Of late, moonlighting is in the news. IT majors, such as Infosys, TCS, and Wipro have warned their employees of delay or reduction in their variable pay for the first quarter of FY23 due to weaker margins, on account of moonlighting. IBM too called moonlighting, ‘unethical.’
Moonlighting saw a spurt in the wake of the covid pandemic which led to massive layoffs and/or pay cuts, and many salaried people had to take up additional gigs, while working from their home, in order to supplement their reduced income.
The rise in instances of moonlighting among working professionals in India, consequently led to compliance issues with companies.
In August, Swiggy, a food delivery platform, announced an industry first ‘moonlighting’ policy, wherein they were allowing their employees to simultaneously work on other projects under certain conditions after working hours.
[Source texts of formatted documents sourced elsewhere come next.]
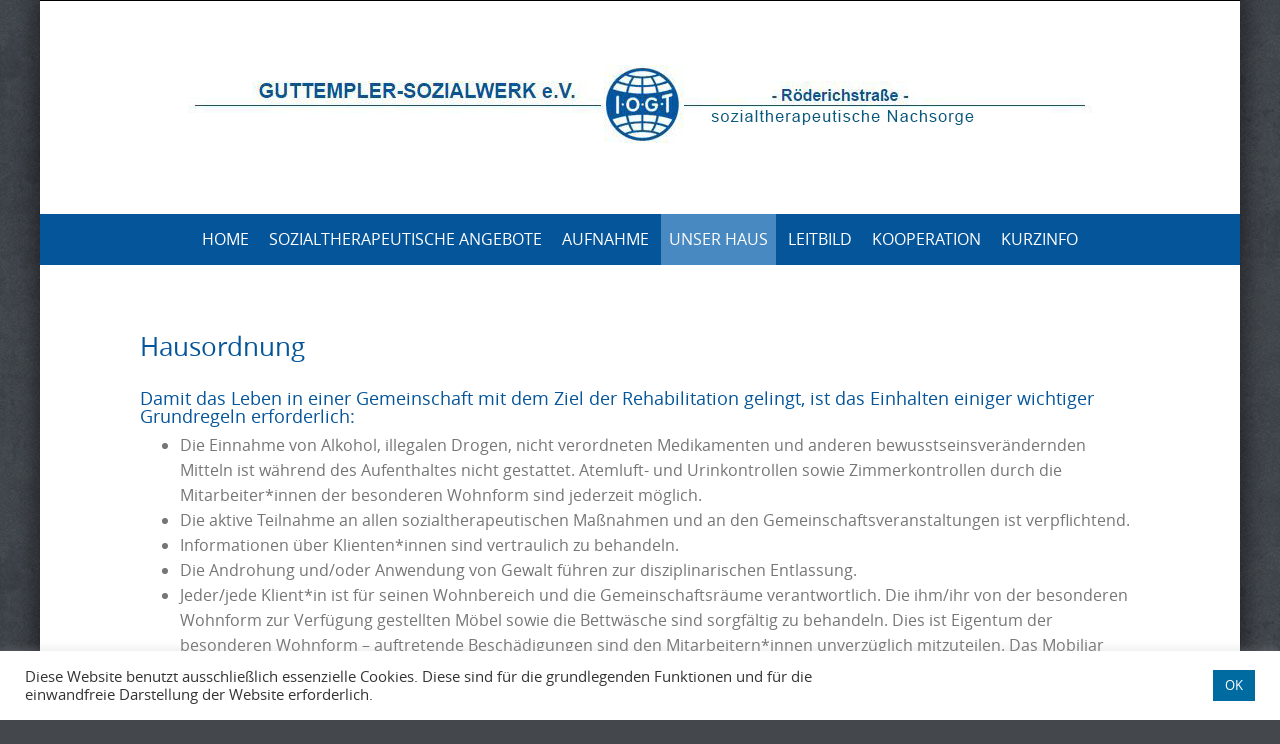

--- FILE ---
content_type: text/css
request_url: https://gsw-nachsorge.de/wp-content/themes/pure-simple-child/style.css?ver=6.8.3
body_size: 515
content:
/*
Theme Name: Pure &amp; Simple Child
Theme URI: https://www.styledthemes.com/themes/pure-simple/
Template: pure-simple
Author: StyledThemes.com
Author URI: https://www.styledthemes.com/
Description: Pure and Simple is a responsive theme built for anyone who is serious about blogging. Packed with a ton of features, the overall concept of this theme is to keep it clean and simple in design, while you get a plethora of features like multiple page templates, multiple blog layouts, multiple blog styles, several post formats, gallery styling, font based icons, theme options using the built-in WP Customizer, unlimited colours, a theme that is Jetpack ready so that you can take advantage of all the features like the Portfolio. Full demo: https://demo.styledthemes.com/demos/puresimple-free/
Tags: custom-colors,two-columns,three-columns,custom-background,custom-header,custom-menu,featured-images,flexible-header,full-width-template,post-formats,sticky-post,theme-options,translation-ready,education,portfolio,photography
Version: 3.2.0.1551273145
Updated: 2019-02-27 13:12:25

*/

.wp-block {max-width:100%;}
A few days after that, Rishad Premji, Wipro’s chairman, termed the concept of moonlighting as cheating.
What Is Moonlighting?
Moonlighting is essentially working for one organisation, and taking up extra responsibilities and duties at another, and mostly without the employer’s knowledge. It is a kind of side employment, or a side job to earn some extra money. This phrase became very popular when Americans started looking for second jobs in addition to their regular jobs, in order to earn some extra income.
In recent times, a number of companies, who cannot provide adequate compensation to their employees, have been encouraging ‘moonlighting’ to help the employees and to retain them into the organisation. Usually, in the terms and conditions of the contract, the employees are told to do a second job at a ‘non-competing’ company.
Says Anita Basrur, partner, Sudit K Parekh and Company LLP: “From a tax perspective, income from moonlighting (in any form/manner) will be included in the total income of the employee, and is taxable as per the applicable slab rates. Some employees may be taking up the additional job as a professional assignment, and this gives them the ability to claim expenses or even offer income under presumptive regime and pay a lower tax.”
The Indian tax laws do not specifically cover moonlighting tax.
Basrur, however, adds that “the same would get covered under the existing withholding tax provisions e.g., tax deducted at source (TDS) on salary, contractual payment or professional/technical fees.”
“It is to be kept in mind that in case income exceeds Rs 50 lakh on account of moonlighting income, the rate of surcharge on tax would increase to 10 per cent as against zero per cent when income is below Rs 50 lakh. This would be a big hit to the employee,” says Basrur.